Set exercise —
Pick out each line of the records that contains the word "image", matching case exactly, and copy those lines.

Stored dataset items —

◇ ◇ ◇ ◇

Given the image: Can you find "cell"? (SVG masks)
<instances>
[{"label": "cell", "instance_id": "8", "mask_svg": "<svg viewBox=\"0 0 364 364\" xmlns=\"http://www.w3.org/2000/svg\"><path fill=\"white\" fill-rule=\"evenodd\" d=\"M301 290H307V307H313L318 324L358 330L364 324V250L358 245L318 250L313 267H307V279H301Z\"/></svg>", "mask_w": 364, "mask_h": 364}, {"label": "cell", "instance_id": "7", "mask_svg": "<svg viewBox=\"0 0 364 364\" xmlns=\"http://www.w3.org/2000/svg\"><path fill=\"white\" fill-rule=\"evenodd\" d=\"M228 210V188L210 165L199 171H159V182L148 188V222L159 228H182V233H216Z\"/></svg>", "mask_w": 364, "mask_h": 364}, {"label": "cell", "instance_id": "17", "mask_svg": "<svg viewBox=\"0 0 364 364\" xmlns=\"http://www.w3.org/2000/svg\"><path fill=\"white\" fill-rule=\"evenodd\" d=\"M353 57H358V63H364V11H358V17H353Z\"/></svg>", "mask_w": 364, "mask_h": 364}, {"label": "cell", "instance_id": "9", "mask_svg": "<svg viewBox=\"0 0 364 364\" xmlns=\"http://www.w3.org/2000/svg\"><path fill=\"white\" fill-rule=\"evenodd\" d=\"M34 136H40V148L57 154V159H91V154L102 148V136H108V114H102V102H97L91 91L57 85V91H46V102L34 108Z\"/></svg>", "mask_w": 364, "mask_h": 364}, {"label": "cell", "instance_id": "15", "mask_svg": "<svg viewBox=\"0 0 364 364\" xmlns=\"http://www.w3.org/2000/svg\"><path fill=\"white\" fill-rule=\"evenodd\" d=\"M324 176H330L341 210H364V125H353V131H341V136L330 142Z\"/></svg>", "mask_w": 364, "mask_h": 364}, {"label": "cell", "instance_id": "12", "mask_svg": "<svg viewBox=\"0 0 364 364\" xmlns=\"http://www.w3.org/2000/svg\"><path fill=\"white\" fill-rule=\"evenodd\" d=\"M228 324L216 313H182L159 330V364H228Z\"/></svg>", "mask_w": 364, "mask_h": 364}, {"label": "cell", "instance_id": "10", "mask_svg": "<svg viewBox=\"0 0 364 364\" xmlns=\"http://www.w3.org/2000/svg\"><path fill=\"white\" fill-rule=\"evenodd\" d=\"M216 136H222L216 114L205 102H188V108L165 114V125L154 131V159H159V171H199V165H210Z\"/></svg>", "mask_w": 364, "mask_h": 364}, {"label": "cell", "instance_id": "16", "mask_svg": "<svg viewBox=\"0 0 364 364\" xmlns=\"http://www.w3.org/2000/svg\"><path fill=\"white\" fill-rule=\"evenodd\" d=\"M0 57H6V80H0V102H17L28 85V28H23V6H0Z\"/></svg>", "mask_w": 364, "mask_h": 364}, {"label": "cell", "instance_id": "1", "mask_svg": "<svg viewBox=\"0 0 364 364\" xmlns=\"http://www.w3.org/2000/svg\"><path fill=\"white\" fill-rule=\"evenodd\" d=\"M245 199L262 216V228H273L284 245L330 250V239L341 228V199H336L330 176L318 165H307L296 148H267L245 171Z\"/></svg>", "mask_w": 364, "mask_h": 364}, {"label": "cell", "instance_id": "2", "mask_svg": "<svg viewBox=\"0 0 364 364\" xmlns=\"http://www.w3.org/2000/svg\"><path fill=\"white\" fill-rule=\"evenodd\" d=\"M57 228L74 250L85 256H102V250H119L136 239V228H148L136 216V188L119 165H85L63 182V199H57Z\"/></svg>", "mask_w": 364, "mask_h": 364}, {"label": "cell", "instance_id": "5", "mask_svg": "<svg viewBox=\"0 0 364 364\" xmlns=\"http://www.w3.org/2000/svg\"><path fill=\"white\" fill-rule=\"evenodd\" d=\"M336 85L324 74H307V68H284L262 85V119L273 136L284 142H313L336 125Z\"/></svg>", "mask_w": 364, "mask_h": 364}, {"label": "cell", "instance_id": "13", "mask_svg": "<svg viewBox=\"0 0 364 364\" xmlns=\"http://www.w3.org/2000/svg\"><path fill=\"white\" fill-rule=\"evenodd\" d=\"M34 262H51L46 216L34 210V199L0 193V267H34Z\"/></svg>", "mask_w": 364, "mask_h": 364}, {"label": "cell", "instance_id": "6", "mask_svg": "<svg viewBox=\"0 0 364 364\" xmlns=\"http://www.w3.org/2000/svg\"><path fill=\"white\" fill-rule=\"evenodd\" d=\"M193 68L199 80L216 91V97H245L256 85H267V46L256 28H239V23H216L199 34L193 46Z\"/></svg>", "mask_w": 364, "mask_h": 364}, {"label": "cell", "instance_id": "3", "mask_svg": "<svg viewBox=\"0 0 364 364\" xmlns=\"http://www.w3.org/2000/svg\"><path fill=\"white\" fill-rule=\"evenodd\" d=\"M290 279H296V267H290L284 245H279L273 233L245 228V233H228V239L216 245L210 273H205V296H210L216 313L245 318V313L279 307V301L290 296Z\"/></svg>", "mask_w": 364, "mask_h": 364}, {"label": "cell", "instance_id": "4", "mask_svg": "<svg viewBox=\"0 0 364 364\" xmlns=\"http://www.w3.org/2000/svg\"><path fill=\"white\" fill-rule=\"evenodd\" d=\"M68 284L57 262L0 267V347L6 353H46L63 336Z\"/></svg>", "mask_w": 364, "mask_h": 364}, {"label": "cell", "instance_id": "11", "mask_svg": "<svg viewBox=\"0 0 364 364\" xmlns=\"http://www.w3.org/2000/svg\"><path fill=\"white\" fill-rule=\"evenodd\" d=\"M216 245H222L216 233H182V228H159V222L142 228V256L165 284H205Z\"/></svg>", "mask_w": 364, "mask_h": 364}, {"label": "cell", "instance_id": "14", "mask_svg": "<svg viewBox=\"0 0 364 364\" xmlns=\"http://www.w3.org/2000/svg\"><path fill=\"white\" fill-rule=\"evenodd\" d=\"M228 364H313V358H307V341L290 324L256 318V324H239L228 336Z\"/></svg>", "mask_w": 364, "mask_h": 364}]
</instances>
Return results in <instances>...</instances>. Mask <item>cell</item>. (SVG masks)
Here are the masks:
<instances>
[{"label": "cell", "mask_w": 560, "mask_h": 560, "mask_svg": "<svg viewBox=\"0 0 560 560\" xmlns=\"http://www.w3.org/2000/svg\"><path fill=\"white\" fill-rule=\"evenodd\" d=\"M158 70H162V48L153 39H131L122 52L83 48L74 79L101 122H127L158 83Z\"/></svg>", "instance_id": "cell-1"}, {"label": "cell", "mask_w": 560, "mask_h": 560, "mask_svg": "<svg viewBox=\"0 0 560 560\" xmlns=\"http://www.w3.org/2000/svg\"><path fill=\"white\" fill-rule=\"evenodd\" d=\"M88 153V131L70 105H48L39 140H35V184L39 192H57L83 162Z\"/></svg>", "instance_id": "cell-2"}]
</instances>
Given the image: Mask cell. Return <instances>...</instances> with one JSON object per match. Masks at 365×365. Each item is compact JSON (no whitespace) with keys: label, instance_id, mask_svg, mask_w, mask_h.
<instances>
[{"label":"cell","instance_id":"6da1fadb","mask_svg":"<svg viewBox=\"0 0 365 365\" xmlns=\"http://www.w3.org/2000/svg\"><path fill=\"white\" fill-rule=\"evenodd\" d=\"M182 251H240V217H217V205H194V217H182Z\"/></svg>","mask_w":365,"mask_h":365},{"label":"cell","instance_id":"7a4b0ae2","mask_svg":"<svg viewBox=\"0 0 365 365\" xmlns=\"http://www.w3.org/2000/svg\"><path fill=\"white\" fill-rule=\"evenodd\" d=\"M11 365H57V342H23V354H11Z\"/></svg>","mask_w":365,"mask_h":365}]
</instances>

◇ ◇ ◇ ◇

Result of the task —
Given the image: Can you find "cell"? (SVG masks)
Given the image: Mask cell. Return <instances>...</instances> with one JSON object per match. Masks at 365×365. Each item is compact JSON (no whitespace) with keys: label, instance_id, mask_svg, mask_w, mask_h.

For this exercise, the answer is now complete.